Troy Jackson this week tells one immigrant’s story. Next week we’ll introduce you to several more undocumented persons who have been helped by concerned Christians. In some cases, the helpers knew they were helping an undocumented person or family. In others, they didn’t know. Their example challenges us to consider our own attitudes and actions toward the immigrants among us.
As one writer points out this week, the influx of immigrants has brought the world to the communities where we live. These folks for whom Christ died are looking for jobs, for hope, for someone who will help them navigate a complicated society whose language they may not understand. It’s not difficult to determine how Christ would have us respond to them: “In everything, do to others what you would have them do to you” (Matthew 7:12).
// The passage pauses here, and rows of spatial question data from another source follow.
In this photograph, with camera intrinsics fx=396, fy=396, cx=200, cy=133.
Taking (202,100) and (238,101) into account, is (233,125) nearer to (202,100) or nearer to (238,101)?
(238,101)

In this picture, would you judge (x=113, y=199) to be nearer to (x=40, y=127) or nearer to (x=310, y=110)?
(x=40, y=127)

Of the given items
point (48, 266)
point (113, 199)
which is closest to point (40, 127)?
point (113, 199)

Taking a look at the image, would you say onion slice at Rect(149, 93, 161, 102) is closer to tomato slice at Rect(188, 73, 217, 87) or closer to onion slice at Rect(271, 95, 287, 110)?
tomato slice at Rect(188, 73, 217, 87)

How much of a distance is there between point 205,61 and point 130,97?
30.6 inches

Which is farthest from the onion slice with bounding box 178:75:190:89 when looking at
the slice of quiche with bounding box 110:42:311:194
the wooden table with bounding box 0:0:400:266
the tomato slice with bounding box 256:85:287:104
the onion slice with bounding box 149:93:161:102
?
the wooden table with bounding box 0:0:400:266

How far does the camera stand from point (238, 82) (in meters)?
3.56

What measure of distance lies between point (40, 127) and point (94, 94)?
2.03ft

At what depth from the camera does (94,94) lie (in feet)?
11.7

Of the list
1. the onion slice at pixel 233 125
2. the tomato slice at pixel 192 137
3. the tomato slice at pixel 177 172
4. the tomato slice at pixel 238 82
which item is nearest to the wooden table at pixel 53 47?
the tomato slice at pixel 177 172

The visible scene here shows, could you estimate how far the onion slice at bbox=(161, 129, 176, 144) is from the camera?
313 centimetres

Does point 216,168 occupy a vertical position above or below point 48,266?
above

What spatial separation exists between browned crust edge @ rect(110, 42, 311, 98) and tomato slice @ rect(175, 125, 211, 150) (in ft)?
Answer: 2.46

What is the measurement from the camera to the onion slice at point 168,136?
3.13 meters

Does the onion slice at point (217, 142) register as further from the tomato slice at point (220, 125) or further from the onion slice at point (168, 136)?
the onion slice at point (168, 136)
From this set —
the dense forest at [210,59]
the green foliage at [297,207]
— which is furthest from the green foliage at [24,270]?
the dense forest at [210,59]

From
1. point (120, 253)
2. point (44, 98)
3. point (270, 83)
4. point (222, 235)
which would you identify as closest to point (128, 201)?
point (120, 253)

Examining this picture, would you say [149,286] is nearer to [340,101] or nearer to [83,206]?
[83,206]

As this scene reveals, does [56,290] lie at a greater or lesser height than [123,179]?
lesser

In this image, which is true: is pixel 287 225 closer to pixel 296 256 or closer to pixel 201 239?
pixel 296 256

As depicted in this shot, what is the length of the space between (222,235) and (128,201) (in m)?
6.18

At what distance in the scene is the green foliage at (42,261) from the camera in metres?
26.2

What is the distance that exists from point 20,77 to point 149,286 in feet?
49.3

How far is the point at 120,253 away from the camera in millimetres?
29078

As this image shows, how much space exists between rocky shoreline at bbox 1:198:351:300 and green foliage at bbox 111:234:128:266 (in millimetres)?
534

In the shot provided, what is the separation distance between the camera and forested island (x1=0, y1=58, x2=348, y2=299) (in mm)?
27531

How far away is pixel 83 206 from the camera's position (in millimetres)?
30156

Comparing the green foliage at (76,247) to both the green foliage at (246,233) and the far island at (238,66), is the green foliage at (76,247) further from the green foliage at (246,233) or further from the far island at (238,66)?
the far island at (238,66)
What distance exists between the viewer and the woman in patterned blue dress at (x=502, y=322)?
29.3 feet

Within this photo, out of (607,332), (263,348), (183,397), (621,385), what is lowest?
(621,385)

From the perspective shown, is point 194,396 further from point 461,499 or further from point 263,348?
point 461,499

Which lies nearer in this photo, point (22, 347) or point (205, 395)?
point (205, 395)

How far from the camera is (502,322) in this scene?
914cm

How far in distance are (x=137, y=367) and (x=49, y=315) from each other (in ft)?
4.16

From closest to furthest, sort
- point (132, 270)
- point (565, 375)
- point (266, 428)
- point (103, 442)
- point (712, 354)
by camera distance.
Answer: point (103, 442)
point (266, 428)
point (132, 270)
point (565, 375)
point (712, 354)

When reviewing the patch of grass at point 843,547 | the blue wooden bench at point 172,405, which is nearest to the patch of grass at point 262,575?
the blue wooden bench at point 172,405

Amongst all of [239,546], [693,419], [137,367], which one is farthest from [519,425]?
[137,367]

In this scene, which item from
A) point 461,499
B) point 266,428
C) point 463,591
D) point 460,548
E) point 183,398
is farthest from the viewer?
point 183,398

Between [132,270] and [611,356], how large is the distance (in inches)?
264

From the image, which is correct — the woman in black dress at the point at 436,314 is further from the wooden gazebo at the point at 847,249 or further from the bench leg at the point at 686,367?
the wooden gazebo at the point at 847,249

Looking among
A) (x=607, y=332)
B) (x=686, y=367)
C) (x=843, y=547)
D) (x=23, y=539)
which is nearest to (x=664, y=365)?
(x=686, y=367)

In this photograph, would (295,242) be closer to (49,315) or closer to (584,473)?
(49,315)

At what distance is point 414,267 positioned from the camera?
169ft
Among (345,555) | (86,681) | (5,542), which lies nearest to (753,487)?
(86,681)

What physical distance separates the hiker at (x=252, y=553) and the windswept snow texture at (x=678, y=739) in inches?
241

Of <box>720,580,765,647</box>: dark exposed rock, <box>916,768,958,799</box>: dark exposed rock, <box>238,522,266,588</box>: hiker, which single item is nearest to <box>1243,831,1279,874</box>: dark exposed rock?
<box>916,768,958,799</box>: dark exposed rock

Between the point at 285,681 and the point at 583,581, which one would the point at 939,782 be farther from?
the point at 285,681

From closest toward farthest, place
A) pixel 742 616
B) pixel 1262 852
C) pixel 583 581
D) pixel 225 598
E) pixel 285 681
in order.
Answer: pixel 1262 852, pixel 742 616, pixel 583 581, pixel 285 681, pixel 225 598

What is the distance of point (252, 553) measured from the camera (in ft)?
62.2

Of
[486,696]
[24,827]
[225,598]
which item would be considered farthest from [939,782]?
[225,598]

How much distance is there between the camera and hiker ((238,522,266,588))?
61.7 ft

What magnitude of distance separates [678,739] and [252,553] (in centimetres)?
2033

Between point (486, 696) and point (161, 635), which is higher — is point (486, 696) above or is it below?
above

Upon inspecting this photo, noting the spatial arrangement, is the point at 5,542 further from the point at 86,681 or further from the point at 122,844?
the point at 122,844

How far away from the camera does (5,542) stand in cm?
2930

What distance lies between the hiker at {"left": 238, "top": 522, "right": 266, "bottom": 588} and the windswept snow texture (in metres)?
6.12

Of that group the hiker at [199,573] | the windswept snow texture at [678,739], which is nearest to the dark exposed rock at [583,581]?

What is Christian Standard’s position on immigration? As a rule we don’t make pronouncements on political or legal issues, and that’s not our purpose here. As more than one writer this week and next says, the issues are complicated and the solutions are not easy.
But surely every reader can agree on this position: Let’s show love, Christian love, to immigrants. If we must ask about their status, let that not be the first question. We may be the best or only way for the immigrants around us to experience the peace and purpose we have discovered in our Lord. That’s Christian Standard’s position on immigration.